Six years ago, Alex Huegen, of Germantown, didn’t want to leave his house. He was depressed, lonely and hated sports. But Special Olympics changed all that.
Today, the teenager with autism is the reigning Special Olympics Athlete of the Year in Illinois.
A junior at Central High School in Breese, Huegen competes in several sports for Special Olympics and is on his school’s cross country team. He’s reduced running a 5K from 45 to 20 minutes.
He was among those participating in Row Raiser July 8 at CrossFit Voyage in O’Fallon, one of 18 locations around the state where athletes raised funds to benefit Special Olympics. Two others will take place in the fall.
“We raised $3,120 with the O’Fallon event. There were 40 total participants,” said Justin Dunning, Special Olympics Illinois Area 12 coordinator. “Across the state, there was a total of $57,789 raised.”
At the workout facility, located at 102R State St., five teams pulled the distance of a marathon (26.2 miles) on a row machine.
Special Olympics offers year-round training and competition in 19 sports for more than 22,500 athletes with intellectual disabilities and nearly 20,000 Young Athletes ages 2-7 with and without intellectual disabilities.
Special Olympics transforms the lives of people with intellectual disabilities, allowing them to realize their full potential in sports and in life, Dunning said.
Special Olympics programs enhance physical fitness, motor skills, self-confidence, social skills and encourage family and community support.
District 12 provides programming for people in Bond, Calhoun, Clinton, Fayette, Jersey, Madison, Monroe, Montgomery, St.

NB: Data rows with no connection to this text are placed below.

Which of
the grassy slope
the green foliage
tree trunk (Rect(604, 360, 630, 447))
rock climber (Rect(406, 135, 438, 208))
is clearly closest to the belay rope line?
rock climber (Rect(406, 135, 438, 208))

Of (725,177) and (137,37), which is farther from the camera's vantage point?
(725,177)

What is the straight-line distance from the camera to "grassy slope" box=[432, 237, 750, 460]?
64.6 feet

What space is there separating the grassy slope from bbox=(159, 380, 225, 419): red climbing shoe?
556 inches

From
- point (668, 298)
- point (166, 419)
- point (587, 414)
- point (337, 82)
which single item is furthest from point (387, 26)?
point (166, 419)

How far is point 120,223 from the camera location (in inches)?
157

Clair and Washington counties.
The first Row Raiser took place in Quincy in 2015 and raised $10,000. This is the second year that CrossFit Voyage has participated.
Gallanti, who has been a trainer for 15 years, said he wants to give back to the community.
“Forty people came out and got through this together. They have built friendships. We are energized by what’s happening,” he said. “We want to do this every year.”
He said a client’s daughter won a medal in Special Olympics, and “came out of her shell.”
“The power of moving your body can be so empowering,” he said.
He believes crossfit training can help people striving for better health and wellness.
“It’s not just for the young and bulletproof,” he said.
Alex Huegen participated in the rowing event, and shared his story.
“I get to play sports more often. I meet new friends,” he said.
His mother, Crystalyn Huegen, said Alex didn’t talk until he was 4 years old, and he didn’t want to leave the house when he was 10.
“He had tuned out. He was made fun of and ridiculed for being different. We couldn’t protect him,” she said. “He found his other home in Special Olympics. He’s a whole different person.”
Today, he speaks to groups, and recently traveled to Washington, D.C., to discuss Project Unify, which pairs people with disabilities with people who don’t have one.
Alex is paired with his brother Anthony, 10, in bocce ball.
Besides the social aspects, Special Olympics has also benefited Alex with agility, coordination, endurance and stamina, his mother said.
“You wouldn’t have thought at age 10, going on 11, that we would be here. It’s been a whirlwind,” Crystalyn said.